> _Recorded information_:
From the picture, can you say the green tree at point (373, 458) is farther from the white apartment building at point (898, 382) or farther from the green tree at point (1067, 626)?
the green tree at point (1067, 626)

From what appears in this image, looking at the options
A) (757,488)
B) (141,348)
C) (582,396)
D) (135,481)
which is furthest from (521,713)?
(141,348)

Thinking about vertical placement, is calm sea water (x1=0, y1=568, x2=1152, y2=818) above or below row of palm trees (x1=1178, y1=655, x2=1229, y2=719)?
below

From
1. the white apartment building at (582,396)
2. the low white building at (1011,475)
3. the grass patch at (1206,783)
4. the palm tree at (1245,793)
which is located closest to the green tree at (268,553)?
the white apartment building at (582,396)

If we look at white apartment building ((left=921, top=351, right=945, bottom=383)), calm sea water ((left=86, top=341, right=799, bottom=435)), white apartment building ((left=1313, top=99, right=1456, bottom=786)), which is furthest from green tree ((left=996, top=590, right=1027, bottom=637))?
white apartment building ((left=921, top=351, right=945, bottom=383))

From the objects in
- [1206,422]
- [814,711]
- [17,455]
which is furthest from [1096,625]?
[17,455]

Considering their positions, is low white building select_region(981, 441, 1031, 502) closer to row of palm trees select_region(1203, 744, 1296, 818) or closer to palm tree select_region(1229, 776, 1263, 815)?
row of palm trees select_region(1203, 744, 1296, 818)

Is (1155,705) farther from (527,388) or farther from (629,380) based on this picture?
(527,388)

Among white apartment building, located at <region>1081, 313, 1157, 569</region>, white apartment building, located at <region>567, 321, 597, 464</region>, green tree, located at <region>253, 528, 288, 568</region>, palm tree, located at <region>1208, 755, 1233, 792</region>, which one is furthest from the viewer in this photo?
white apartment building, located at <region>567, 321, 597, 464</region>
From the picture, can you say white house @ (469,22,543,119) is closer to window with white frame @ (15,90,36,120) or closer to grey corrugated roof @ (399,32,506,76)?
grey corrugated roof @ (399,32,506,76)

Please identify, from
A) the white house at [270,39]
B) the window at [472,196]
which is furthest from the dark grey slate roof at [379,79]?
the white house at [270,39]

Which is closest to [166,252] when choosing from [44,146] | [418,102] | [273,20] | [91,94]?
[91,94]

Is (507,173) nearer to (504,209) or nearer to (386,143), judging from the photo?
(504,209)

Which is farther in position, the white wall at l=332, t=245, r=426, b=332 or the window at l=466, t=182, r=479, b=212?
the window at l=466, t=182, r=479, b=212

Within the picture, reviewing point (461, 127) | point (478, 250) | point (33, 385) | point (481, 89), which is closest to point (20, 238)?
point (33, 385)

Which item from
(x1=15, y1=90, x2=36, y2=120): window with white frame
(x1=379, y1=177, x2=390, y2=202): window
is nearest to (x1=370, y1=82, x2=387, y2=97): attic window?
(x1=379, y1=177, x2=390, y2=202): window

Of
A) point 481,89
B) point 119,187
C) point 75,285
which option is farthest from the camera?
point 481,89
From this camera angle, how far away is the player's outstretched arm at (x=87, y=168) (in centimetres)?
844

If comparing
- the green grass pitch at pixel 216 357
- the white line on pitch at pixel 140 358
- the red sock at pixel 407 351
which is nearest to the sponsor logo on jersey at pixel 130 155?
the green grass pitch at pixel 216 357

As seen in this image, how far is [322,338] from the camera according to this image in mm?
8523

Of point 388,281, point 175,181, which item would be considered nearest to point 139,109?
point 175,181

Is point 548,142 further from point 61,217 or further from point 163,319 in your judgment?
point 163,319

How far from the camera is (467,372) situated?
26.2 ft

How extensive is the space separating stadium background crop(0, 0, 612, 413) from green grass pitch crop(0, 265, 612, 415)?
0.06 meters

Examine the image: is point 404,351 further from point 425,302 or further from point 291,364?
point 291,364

> _Objective_: Copy every one of the lines above word for word, keeping them in the same order.

> _Written response_:
From the picture, can you say the green tree at point (373, 458) is farther from the white apartment building at point (898, 382) or farther from the green tree at point (1067, 626)?
the green tree at point (1067, 626)

From what appears in this image, looking at the options
A) (757,488)
B) (141,348)
C) (582,396)
D) (135,481)
which is furthest from (521,713)?
(141,348)

Thinking about vertical placement, is calm sea water (x1=0, y1=568, x2=1152, y2=818) above or below row of palm trees (x1=1178, y1=655, x2=1229, y2=719)?
below

From
1. the white apartment building at (582,396)
2. the low white building at (1011,475)
3. the grass patch at (1206,783)
4. the palm tree at (1245,793)
which is located closest to the green tree at (268,553)?
the white apartment building at (582,396)

If we look at white apartment building ((left=921, top=351, right=945, bottom=383)), calm sea water ((left=86, top=341, right=799, bottom=435)), white apartment building ((left=1313, top=99, right=1456, bottom=786)), which is furthest from green tree ((left=996, top=590, right=1027, bottom=637))?
white apartment building ((left=921, top=351, right=945, bottom=383))

From the objects in
- [1206,422]
- [814,711]
- [17,455]
which is furthest from [1096,625]?
[17,455]

Considering their positions, is low white building select_region(981, 441, 1031, 502) closer to row of palm trees select_region(1203, 744, 1296, 818) or closer to palm tree select_region(1229, 776, 1263, 815)?
row of palm trees select_region(1203, 744, 1296, 818)

Is (1155,705) farther from (527,388) or farther from (629,380) based on this picture?
(527,388)

Among white apartment building, located at <region>1081, 313, 1157, 569</region>, white apartment building, located at <region>567, 321, 597, 464</region>, green tree, located at <region>253, 528, 288, 568</region>, palm tree, located at <region>1208, 755, 1233, 792</region>, which one is furthest from the viewer in this photo?
white apartment building, located at <region>567, 321, 597, 464</region>
From the picture, can you say white house @ (469,22,543,119) is closer to window with white frame @ (15,90,36,120) or closer to grey corrugated roof @ (399,32,506,76)?
grey corrugated roof @ (399,32,506,76)

Please identify, from
A) the white house at [270,39]
B) the window at [472,196]
which is furthest from the dark grey slate roof at [379,79]?
the white house at [270,39]

Which is closest to [166,252] when choosing from [44,146] | [418,102] | [273,20] | [91,94]?
[91,94]

Is (507,173) nearer to (504,209) or nearer to (386,143), judging from the photo?
(504,209)

Which is farther in position, the white wall at l=332, t=245, r=426, b=332 or the window at l=466, t=182, r=479, b=212?
the window at l=466, t=182, r=479, b=212

Within the picture, reviewing point (461, 127) | point (478, 250) | point (33, 385) | point (481, 89), which is closest to point (20, 238)?
point (33, 385)

Which item from
(x1=15, y1=90, x2=36, y2=120): window with white frame
(x1=379, y1=177, x2=390, y2=202): window
is nearest to (x1=370, y1=82, x2=387, y2=97): attic window?
(x1=379, y1=177, x2=390, y2=202): window

Of
A) point 481,89
B) point 119,187
C) point 75,285
which option is farthest from the camera?
point 481,89
From this camera angle, how far away is the player's outstretched arm at (x=87, y=168) (in centimetres)?
844

If comparing
- the green grass pitch at pixel 216 357
- the white line on pitch at pixel 140 358
- the red sock at pixel 407 351
which is nearest to the sponsor logo on jersey at pixel 130 155?
the green grass pitch at pixel 216 357

As seen in this image, how far is [322,338] from the camera according to this image in mm?
8523

Of point 388,281, point 175,181, which item would be considered nearest to point 139,109?
point 175,181

Is point 548,142 further from point 61,217 or further from point 163,319 in your judgment?
point 163,319

How far from the camera is (467,372) situated?
26.2 ft

How extensive is the space separating stadium background crop(0, 0, 612, 413) from green grass pitch crop(0, 265, 612, 415)?
0.06 meters

Examine the image: is point 404,351 further from point 425,302 or further from point 291,364?
point 291,364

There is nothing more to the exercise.